The Fontaine Stravinsky (1983) – an assemblage of whirring and spinning contraptions by Jean Tinguely and monumental, brashly colourful creatures by his then-wife, Niki de Saint Phalle – is, today, a beloved Parisian landmark. Yet few of the millions of tourists who pass through the Place Stravinsky en route to the Pompidou will be aware that the sculpture is connected with the experimental Institute for Research and Coordination in Acoustics/Music (IRCAM), whose offices extend out beneath the basin of the fountain. Fewer still will know that this whimsical, carnivalesque group of sculptures were first suggested to the City of Paris by IRCAM’s founding director, the irascible composer and conductor Pierre Boulez.
At Artcurial in Paris, 12 remarkable sketches setting out Tinguely’s plans for the Fontaine Stravinsky – each addressed ‘cher Pierre’, with little suggestions and explanations in the sculptor’s spidery hand creeping round the margins – go on sale on 7 June. They’re part of a sale dedicated to the collection of Boulez – a fascinating window on the mind of a musician who has become, in the public imagination, an iconoclast par excellence. In the words of his early teacher at the Conservatoire de Paris, Olivier Messiaen, Boulez was ‘in revolt against everything’. He was militant against any music that smacked of reliance on the traditions of previous eras: ‘Do, act, and above all, don’t reproduce,’ he said. With masterpieces like Le Marteau sans maître (1955) or Pli selon pli (1960), Boulez sought to abjure tonal or rhythmic laws – or perhaps more specifically, invent his own in order then to break them.
All of this has led some to think of Boulez as a dogmatist. And yet, the works of art he hung on his walls reveal, instead, the composer’s fanciful, searching side. This is encapsulated by a David Hockney postcard depicting Richard Wagner, his face refracted through a glass of water set on top of his visage in an MC Escher-like piece of trompe l’oeil – the po-faced composer, disarmed by a bit of levity and silliness. Not dissimilar is Jean Cocteau’s little ink on paper sketch of Stravinsky playing The Rite of Spring – more quietly amused tinkerer than composer inflamed with the passion of creation. It’s up for €4,000–€5,000; a more sombre pencil on paper portrait of Stravinsky, by Alberto Giacometti, is estimated at €30,000–€40,000, but you can’t help feeling that, perhaps unsurprisingly, there’s a lot more here of Giacometti than there is of Stravinsky.

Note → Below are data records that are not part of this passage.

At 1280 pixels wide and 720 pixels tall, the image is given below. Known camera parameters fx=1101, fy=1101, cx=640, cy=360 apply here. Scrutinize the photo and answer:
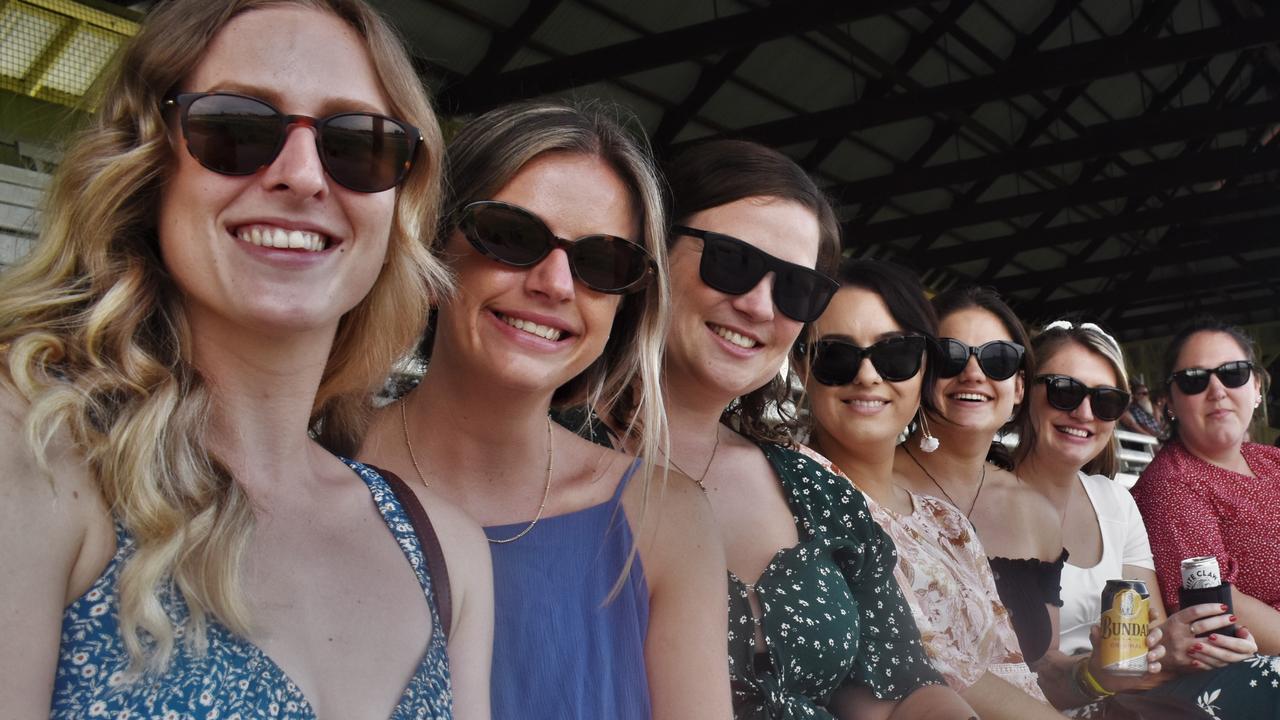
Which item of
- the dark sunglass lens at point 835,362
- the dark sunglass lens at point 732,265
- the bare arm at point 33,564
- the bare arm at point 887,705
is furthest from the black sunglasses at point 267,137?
the dark sunglass lens at point 835,362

Boulez owned a charming watercolour, Tête créatrice (1917) by Paul Klee, whose paintings Boulez described as a ‘lesson in composition’, and prints by Klee, Kandinsky and Miró – painters whom he credited, alongside Schoenberg or Debussy, as being ‘at the root of all modernity’. But he also took an interest in the visual artists of his own era – many of whom also understood themselves as living in the shadow of the Second World War, and under the spell of existentialist philosophy. (‘History is what one makes it,’ Boulez once said, in words which could just as easily have been Jean-Paul Sartre’s.) Francis Bacon became an important touchstone – he met the artist in London in the 1970s, and acquired signed and dated lithographs of his famous Second Version of Triptych (1944), and of one of his studies of Pope Innocent X, after Velázquez. Boulez owned two early drawings by Philip Guston, and a wide range of works by Nouvelle École de Paris artists – including the original ink-and-watercolour (1958) produced by Zao Wou-Ki for the cover of Les Concerts du Domaine Musical, an album of works performed by one of the many societies Boulez founded (€20,000–€30,000).
This sale is a world away from the offerings in New York earlier this month. There, the collection of Boston real-estate developer Gerald Fineberg could take in $124.7m at Christie’s and be described by one critic as ‘a shockingly low result’ – part of a broader story of lacklustre sales that have led to suggestions that the market in New York might be cooling at last. Here, the top lot is Vieira da Silva’s oil-on-canvas Hiver (1983), a beautiful rendition of trees shivering in the frosty air, bearing an estimate of €80 000–€120,000; there are works on sale for as little as €100. But as an insight into the way that the composer thought, it’s akin to the experience described by soprano Barbara Hannigan of working with Boulez on Pli selon Pli – ‘every performance was the uncovering of a jewel.’